• [WHAT TO PRODUCE] Give the data again in full, exactly as written below.

++++ RECORDS

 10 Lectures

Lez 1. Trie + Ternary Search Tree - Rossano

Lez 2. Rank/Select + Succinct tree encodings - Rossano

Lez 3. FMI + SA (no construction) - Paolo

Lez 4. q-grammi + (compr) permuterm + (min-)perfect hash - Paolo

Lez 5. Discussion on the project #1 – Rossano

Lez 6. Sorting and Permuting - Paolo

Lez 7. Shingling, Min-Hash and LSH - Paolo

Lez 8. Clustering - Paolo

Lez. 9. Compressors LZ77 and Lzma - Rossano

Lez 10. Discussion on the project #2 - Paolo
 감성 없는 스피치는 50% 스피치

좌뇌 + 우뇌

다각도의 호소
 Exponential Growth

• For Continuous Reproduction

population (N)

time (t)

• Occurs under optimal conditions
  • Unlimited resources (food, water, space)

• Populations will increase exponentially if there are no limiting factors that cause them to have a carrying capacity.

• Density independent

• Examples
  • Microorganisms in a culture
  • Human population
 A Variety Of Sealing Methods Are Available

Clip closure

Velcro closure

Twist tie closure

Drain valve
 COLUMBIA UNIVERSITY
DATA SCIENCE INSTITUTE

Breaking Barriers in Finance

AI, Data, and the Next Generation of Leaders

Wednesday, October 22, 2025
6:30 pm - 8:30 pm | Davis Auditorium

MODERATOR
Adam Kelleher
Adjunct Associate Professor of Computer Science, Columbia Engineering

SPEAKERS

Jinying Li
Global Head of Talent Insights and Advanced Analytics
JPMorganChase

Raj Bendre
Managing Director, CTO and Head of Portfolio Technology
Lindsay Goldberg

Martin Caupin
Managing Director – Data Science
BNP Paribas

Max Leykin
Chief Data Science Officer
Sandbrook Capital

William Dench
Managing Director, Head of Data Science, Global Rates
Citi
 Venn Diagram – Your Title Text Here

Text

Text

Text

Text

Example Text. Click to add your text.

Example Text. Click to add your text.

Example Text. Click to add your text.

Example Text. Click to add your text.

++++++++

• [PROBLEM SOLUTION]
 10 Lectures

Lez 1. Trie + Ternary Search Tree - Rossano

Lez 2. Rank/Select + Succinct tree encodings - Rossano

Lez 3. FMI + SA (no construction) - Paolo

Lez 4. q-grammi + (compr) permuterm + (min-)perfect hash - Paolo

Lez 5. Discussion on the project #1 – Rossano

Lez 6. Sorting and Permuting - Paolo

Lez 7. Shingling, Min-Hash and LSH - Paolo

Lez 8. Clustering - Paolo

Lez. 9. Compressors LZ77 and Lzma - Rossano

Lez 10. Discussion on the project #2 - Paolo
 감성 없는 스피치는 50% 스피치

좌뇌 + 우뇌

다각도의 호소
 Exponential Growth

• For Continuous Reproduction

population (N)

time (t)

• Occurs under optimal conditions
  • Unlimited resources (food, water, space)

• Populations will increase exponentially if there are no limiting factors that cause them to have a carrying capacity.

• Density independent

• Examples
  • Microorganisms in a culture
  • Human population
 A Variety Of Sealing Methods Are Available

Clip closure

Velcro closure

Twist tie closure

Drain valve
 COLUMBIA UNIVERSITY
DATA SCIENCE INSTITUTE

Breaking Barriers in Finance

AI, Data, and the Next Generation of Leaders

Wednesday, October 22, 2025
6:30 pm - 8:30 pm | Davis Auditorium

MODERATOR
Adam Kelleher
Adjunct Associate Professor of Computer Science, Columbia Engineering

SPEAKERS

Jinying Li
Global Head of Talent Insights and Advanced Analytics
JPMorganChase

Raj Bendre
Managing Director, CTO and Head of Portfolio Technology
Lindsay Goldberg

Martin Caupin
Managing Director – Data Science
BNP Paribas

Max Leykin
Chief Data Science Officer
Sandbrook Capital

William Dench
Managing Director, Head of Data Science, Global Rates
Citi
 Venn Diagram – Your Title Text Here

Text

Text

Text

Text

Example Text. Click to add your text.

Example Text. Click to add your text.

Example Text. Click to add your text.

Example Text. Click to add your text.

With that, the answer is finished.